On the financial side, surrogacy can become a financial lifeline for women struggling under difficult circumstances. Surrogacy agencies will typically screen out candidates with catastrophic financial issues, but temporary financial hardships do happen. Absent any other disqualification criteria, surrogacy agencies will usually present suitable surrogate candidates with money as their prime motivation to intended parents.

Ethical Issues

The financial element of the surrogacy contract gives rise to the ethical and moral debate around the notion of commoditization of the woman’s reproductive capabilities (the “rent a belly” debate).

Surrogacy also raises the issue of the potential exploitation of vulnerable women, especially in under-developed countries where women’s rights are not as clearly established by law as in Western nations. Human trafficking is central to this debate.

In some countries, the moral and religious objections to the concept of surrogacy are so strong, the practice has been banned.

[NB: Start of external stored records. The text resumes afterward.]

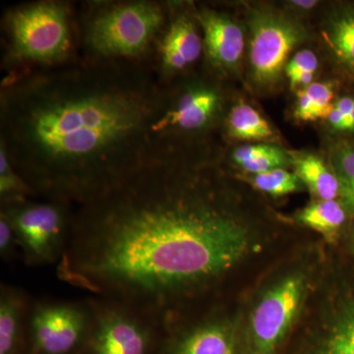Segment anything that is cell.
I'll use <instances>...</instances> for the list:
<instances>
[{
  "label": "cell",
  "mask_w": 354,
  "mask_h": 354,
  "mask_svg": "<svg viewBox=\"0 0 354 354\" xmlns=\"http://www.w3.org/2000/svg\"><path fill=\"white\" fill-rule=\"evenodd\" d=\"M261 248L225 174L204 151L158 140L145 164L74 213L58 278L136 307L165 327Z\"/></svg>",
  "instance_id": "1"
},
{
  "label": "cell",
  "mask_w": 354,
  "mask_h": 354,
  "mask_svg": "<svg viewBox=\"0 0 354 354\" xmlns=\"http://www.w3.org/2000/svg\"><path fill=\"white\" fill-rule=\"evenodd\" d=\"M165 99L146 60L48 67L4 84L0 143L35 197L83 206L149 160Z\"/></svg>",
  "instance_id": "2"
},
{
  "label": "cell",
  "mask_w": 354,
  "mask_h": 354,
  "mask_svg": "<svg viewBox=\"0 0 354 354\" xmlns=\"http://www.w3.org/2000/svg\"><path fill=\"white\" fill-rule=\"evenodd\" d=\"M314 264L288 265L265 283L237 320V354H283L311 295Z\"/></svg>",
  "instance_id": "3"
},
{
  "label": "cell",
  "mask_w": 354,
  "mask_h": 354,
  "mask_svg": "<svg viewBox=\"0 0 354 354\" xmlns=\"http://www.w3.org/2000/svg\"><path fill=\"white\" fill-rule=\"evenodd\" d=\"M165 24L158 2L102 4L84 23L83 41L92 59L145 60Z\"/></svg>",
  "instance_id": "4"
},
{
  "label": "cell",
  "mask_w": 354,
  "mask_h": 354,
  "mask_svg": "<svg viewBox=\"0 0 354 354\" xmlns=\"http://www.w3.org/2000/svg\"><path fill=\"white\" fill-rule=\"evenodd\" d=\"M8 57L15 64L55 67L67 64L73 46L71 12L62 1H38L6 14Z\"/></svg>",
  "instance_id": "5"
},
{
  "label": "cell",
  "mask_w": 354,
  "mask_h": 354,
  "mask_svg": "<svg viewBox=\"0 0 354 354\" xmlns=\"http://www.w3.org/2000/svg\"><path fill=\"white\" fill-rule=\"evenodd\" d=\"M93 324L83 354H158L165 325L136 307L106 298H90Z\"/></svg>",
  "instance_id": "6"
},
{
  "label": "cell",
  "mask_w": 354,
  "mask_h": 354,
  "mask_svg": "<svg viewBox=\"0 0 354 354\" xmlns=\"http://www.w3.org/2000/svg\"><path fill=\"white\" fill-rule=\"evenodd\" d=\"M64 202L31 199L1 205L17 235L21 256L29 266L58 265L64 257L74 212Z\"/></svg>",
  "instance_id": "7"
},
{
  "label": "cell",
  "mask_w": 354,
  "mask_h": 354,
  "mask_svg": "<svg viewBox=\"0 0 354 354\" xmlns=\"http://www.w3.org/2000/svg\"><path fill=\"white\" fill-rule=\"evenodd\" d=\"M283 354H354V283L330 286Z\"/></svg>",
  "instance_id": "8"
},
{
  "label": "cell",
  "mask_w": 354,
  "mask_h": 354,
  "mask_svg": "<svg viewBox=\"0 0 354 354\" xmlns=\"http://www.w3.org/2000/svg\"><path fill=\"white\" fill-rule=\"evenodd\" d=\"M93 315L90 298L32 301L27 354H83L92 329Z\"/></svg>",
  "instance_id": "9"
},
{
  "label": "cell",
  "mask_w": 354,
  "mask_h": 354,
  "mask_svg": "<svg viewBox=\"0 0 354 354\" xmlns=\"http://www.w3.org/2000/svg\"><path fill=\"white\" fill-rule=\"evenodd\" d=\"M250 65L257 85L269 87L286 69L293 48L305 38L304 28L279 11L258 10L250 19Z\"/></svg>",
  "instance_id": "10"
},
{
  "label": "cell",
  "mask_w": 354,
  "mask_h": 354,
  "mask_svg": "<svg viewBox=\"0 0 354 354\" xmlns=\"http://www.w3.org/2000/svg\"><path fill=\"white\" fill-rule=\"evenodd\" d=\"M165 329L158 354H237V320L221 314L192 323L172 321Z\"/></svg>",
  "instance_id": "11"
},
{
  "label": "cell",
  "mask_w": 354,
  "mask_h": 354,
  "mask_svg": "<svg viewBox=\"0 0 354 354\" xmlns=\"http://www.w3.org/2000/svg\"><path fill=\"white\" fill-rule=\"evenodd\" d=\"M220 106L216 88L206 84H188L172 100L167 94L153 133L158 140H176L180 134L202 131L213 123Z\"/></svg>",
  "instance_id": "12"
},
{
  "label": "cell",
  "mask_w": 354,
  "mask_h": 354,
  "mask_svg": "<svg viewBox=\"0 0 354 354\" xmlns=\"http://www.w3.org/2000/svg\"><path fill=\"white\" fill-rule=\"evenodd\" d=\"M204 41L195 21L187 13H178L158 41V77H169L187 69L201 57Z\"/></svg>",
  "instance_id": "13"
},
{
  "label": "cell",
  "mask_w": 354,
  "mask_h": 354,
  "mask_svg": "<svg viewBox=\"0 0 354 354\" xmlns=\"http://www.w3.org/2000/svg\"><path fill=\"white\" fill-rule=\"evenodd\" d=\"M204 35V50L209 62L216 69H234L243 53L244 32L230 16L204 9L198 14Z\"/></svg>",
  "instance_id": "14"
},
{
  "label": "cell",
  "mask_w": 354,
  "mask_h": 354,
  "mask_svg": "<svg viewBox=\"0 0 354 354\" xmlns=\"http://www.w3.org/2000/svg\"><path fill=\"white\" fill-rule=\"evenodd\" d=\"M32 300L25 290L0 288V354H27L28 325Z\"/></svg>",
  "instance_id": "15"
},
{
  "label": "cell",
  "mask_w": 354,
  "mask_h": 354,
  "mask_svg": "<svg viewBox=\"0 0 354 354\" xmlns=\"http://www.w3.org/2000/svg\"><path fill=\"white\" fill-rule=\"evenodd\" d=\"M295 174L319 201L339 198V183L334 169L314 155H300L292 158Z\"/></svg>",
  "instance_id": "16"
},
{
  "label": "cell",
  "mask_w": 354,
  "mask_h": 354,
  "mask_svg": "<svg viewBox=\"0 0 354 354\" xmlns=\"http://www.w3.org/2000/svg\"><path fill=\"white\" fill-rule=\"evenodd\" d=\"M346 212L344 205L337 200L318 201L300 211L297 218L302 225L322 234L328 241L333 242L344 227Z\"/></svg>",
  "instance_id": "17"
},
{
  "label": "cell",
  "mask_w": 354,
  "mask_h": 354,
  "mask_svg": "<svg viewBox=\"0 0 354 354\" xmlns=\"http://www.w3.org/2000/svg\"><path fill=\"white\" fill-rule=\"evenodd\" d=\"M228 132L241 140L268 139L274 135L267 120L252 106L244 102L235 104L227 118Z\"/></svg>",
  "instance_id": "18"
},
{
  "label": "cell",
  "mask_w": 354,
  "mask_h": 354,
  "mask_svg": "<svg viewBox=\"0 0 354 354\" xmlns=\"http://www.w3.org/2000/svg\"><path fill=\"white\" fill-rule=\"evenodd\" d=\"M295 116L302 121H315L328 118L334 109V90L330 83H312L297 91Z\"/></svg>",
  "instance_id": "19"
},
{
  "label": "cell",
  "mask_w": 354,
  "mask_h": 354,
  "mask_svg": "<svg viewBox=\"0 0 354 354\" xmlns=\"http://www.w3.org/2000/svg\"><path fill=\"white\" fill-rule=\"evenodd\" d=\"M324 38L335 57L344 64L354 65V12L333 18L324 31Z\"/></svg>",
  "instance_id": "20"
},
{
  "label": "cell",
  "mask_w": 354,
  "mask_h": 354,
  "mask_svg": "<svg viewBox=\"0 0 354 354\" xmlns=\"http://www.w3.org/2000/svg\"><path fill=\"white\" fill-rule=\"evenodd\" d=\"M35 197L30 186L11 162L6 146L0 143V204H13Z\"/></svg>",
  "instance_id": "21"
},
{
  "label": "cell",
  "mask_w": 354,
  "mask_h": 354,
  "mask_svg": "<svg viewBox=\"0 0 354 354\" xmlns=\"http://www.w3.org/2000/svg\"><path fill=\"white\" fill-rule=\"evenodd\" d=\"M332 169L339 183V198L344 208L354 213V149L337 147L332 153Z\"/></svg>",
  "instance_id": "22"
},
{
  "label": "cell",
  "mask_w": 354,
  "mask_h": 354,
  "mask_svg": "<svg viewBox=\"0 0 354 354\" xmlns=\"http://www.w3.org/2000/svg\"><path fill=\"white\" fill-rule=\"evenodd\" d=\"M252 183L257 189L272 196L290 194L299 189L300 186V179L297 174L286 171L283 167L255 174Z\"/></svg>",
  "instance_id": "23"
},
{
  "label": "cell",
  "mask_w": 354,
  "mask_h": 354,
  "mask_svg": "<svg viewBox=\"0 0 354 354\" xmlns=\"http://www.w3.org/2000/svg\"><path fill=\"white\" fill-rule=\"evenodd\" d=\"M288 162V158L286 153L278 147L271 145L259 157L254 158L250 162H245L239 167H241L243 171L250 172V174L255 176V174H263V172L285 167Z\"/></svg>",
  "instance_id": "24"
},
{
  "label": "cell",
  "mask_w": 354,
  "mask_h": 354,
  "mask_svg": "<svg viewBox=\"0 0 354 354\" xmlns=\"http://www.w3.org/2000/svg\"><path fill=\"white\" fill-rule=\"evenodd\" d=\"M318 68V57L310 50H300L286 64V74L290 79L291 88H295L298 80L309 73H316Z\"/></svg>",
  "instance_id": "25"
},
{
  "label": "cell",
  "mask_w": 354,
  "mask_h": 354,
  "mask_svg": "<svg viewBox=\"0 0 354 354\" xmlns=\"http://www.w3.org/2000/svg\"><path fill=\"white\" fill-rule=\"evenodd\" d=\"M19 253V242L15 230L6 215L0 213V257L6 262H11Z\"/></svg>",
  "instance_id": "26"
},
{
  "label": "cell",
  "mask_w": 354,
  "mask_h": 354,
  "mask_svg": "<svg viewBox=\"0 0 354 354\" xmlns=\"http://www.w3.org/2000/svg\"><path fill=\"white\" fill-rule=\"evenodd\" d=\"M335 106L339 109V113L344 116V122H346V130H351V120L354 111V100L348 97H342L335 104Z\"/></svg>",
  "instance_id": "27"
},
{
  "label": "cell",
  "mask_w": 354,
  "mask_h": 354,
  "mask_svg": "<svg viewBox=\"0 0 354 354\" xmlns=\"http://www.w3.org/2000/svg\"><path fill=\"white\" fill-rule=\"evenodd\" d=\"M330 125L337 130H346V122H344V116L339 113V109L335 108L332 109L329 116H328Z\"/></svg>",
  "instance_id": "28"
},
{
  "label": "cell",
  "mask_w": 354,
  "mask_h": 354,
  "mask_svg": "<svg viewBox=\"0 0 354 354\" xmlns=\"http://www.w3.org/2000/svg\"><path fill=\"white\" fill-rule=\"evenodd\" d=\"M291 3H293L295 6L299 7V8L309 9L315 6L318 2L311 1V0H310V1H292Z\"/></svg>",
  "instance_id": "29"
},
{
  "label": "cell",
  "mask_w": 354,
  "mask_h": 354,
  "mask_svg": "<svg viewBox=\"0 0 354 354\" xmlns=\"http://www.w3.org/2000/svg\"><path fill=\"white\" fill-rule=\"evenodd\" d=\"M349 247H351V253L354 254V230L353 234H351V246Z\"/></svg>",
  "instance_id": "30"
},
{
  "label": "cell",
  "mask_w": 354,
  "mask_h": 354,
  "mask_svg": "<svg viewBox=\"0 0 354 354\" xmlns=\"http://www.w3.org/2000/svg\"><path fill=\"white\" fill-rule=\"evenodd\" d=\"M351 130L354 129V111L353 113V115H351Z\"/></svg>",
  "instance_id": "31"
}]
</instances>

A Hope for Some, A Risk for Others

It is likely the practice of surrogacy will remain controversial. Our societies are founded on principles that only change slowly… if they ever change. The human race is a mosaic of cultures, traditions, and religious persuasions. There is no “one-world moral standard”, and human ethics is not a monolith and won’t ever be.

For intended parents desiring a child born of their genes, surrogacy is the only current option when infertility is the central issue. This option provides a hope that some would consider a human right in itself. For surrogate candidates, it offers a way to improve their future in a world where the lack of money condemns people to be disenfranchised.